Web page caption snippets
=-=-=

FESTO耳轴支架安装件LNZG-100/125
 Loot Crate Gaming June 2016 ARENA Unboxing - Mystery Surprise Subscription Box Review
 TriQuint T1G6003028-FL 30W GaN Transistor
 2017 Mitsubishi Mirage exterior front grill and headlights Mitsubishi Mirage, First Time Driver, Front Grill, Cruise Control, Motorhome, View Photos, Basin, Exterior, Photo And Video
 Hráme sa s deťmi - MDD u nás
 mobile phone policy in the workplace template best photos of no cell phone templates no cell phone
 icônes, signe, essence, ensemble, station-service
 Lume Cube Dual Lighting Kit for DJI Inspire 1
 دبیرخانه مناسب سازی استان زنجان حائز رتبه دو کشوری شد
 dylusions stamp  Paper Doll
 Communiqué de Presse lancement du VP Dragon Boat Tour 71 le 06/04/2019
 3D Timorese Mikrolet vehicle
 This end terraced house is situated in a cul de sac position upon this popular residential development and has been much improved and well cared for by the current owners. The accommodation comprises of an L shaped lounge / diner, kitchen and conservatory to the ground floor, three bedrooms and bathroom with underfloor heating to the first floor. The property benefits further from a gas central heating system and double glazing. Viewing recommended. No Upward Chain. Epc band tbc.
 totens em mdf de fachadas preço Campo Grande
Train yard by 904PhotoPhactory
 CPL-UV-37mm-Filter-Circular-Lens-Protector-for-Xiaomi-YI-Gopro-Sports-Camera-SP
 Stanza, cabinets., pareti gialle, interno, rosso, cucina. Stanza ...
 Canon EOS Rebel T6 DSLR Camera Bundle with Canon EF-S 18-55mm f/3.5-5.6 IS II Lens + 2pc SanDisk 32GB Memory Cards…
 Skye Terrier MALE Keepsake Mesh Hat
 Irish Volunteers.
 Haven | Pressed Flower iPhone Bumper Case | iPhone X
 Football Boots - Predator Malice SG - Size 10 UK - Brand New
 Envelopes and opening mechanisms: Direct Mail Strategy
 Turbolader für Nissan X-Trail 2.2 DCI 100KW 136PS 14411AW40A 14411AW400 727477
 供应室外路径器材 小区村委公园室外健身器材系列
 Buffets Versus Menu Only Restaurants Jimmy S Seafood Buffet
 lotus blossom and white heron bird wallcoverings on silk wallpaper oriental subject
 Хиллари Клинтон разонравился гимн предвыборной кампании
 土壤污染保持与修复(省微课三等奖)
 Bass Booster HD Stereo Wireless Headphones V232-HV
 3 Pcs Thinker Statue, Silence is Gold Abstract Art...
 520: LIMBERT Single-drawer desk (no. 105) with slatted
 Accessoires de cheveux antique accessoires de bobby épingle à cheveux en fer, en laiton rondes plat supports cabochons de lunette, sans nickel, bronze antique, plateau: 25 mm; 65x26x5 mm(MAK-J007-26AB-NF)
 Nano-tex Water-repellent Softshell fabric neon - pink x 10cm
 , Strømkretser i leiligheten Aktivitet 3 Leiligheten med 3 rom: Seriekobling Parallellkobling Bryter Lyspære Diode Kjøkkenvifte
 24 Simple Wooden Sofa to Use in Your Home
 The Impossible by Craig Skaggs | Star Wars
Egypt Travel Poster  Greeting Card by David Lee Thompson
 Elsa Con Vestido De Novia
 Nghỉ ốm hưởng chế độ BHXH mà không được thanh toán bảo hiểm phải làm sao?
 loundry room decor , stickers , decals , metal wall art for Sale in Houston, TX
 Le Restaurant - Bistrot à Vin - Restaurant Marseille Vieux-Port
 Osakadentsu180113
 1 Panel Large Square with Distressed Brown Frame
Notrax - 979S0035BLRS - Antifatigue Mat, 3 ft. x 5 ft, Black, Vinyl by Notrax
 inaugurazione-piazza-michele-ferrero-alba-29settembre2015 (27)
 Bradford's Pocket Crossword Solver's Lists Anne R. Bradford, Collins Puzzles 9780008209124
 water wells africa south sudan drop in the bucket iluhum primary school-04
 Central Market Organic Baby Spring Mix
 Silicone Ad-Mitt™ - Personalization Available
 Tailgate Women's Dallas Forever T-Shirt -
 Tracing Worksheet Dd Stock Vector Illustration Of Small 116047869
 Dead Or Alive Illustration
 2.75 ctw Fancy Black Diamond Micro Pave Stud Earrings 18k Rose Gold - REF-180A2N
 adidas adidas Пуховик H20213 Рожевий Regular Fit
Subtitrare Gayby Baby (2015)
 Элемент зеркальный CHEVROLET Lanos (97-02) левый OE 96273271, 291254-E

=-=-=

> **Task directions**:
Tell how many lines above hold "Illustration", nothing more.

> **Task response**:
2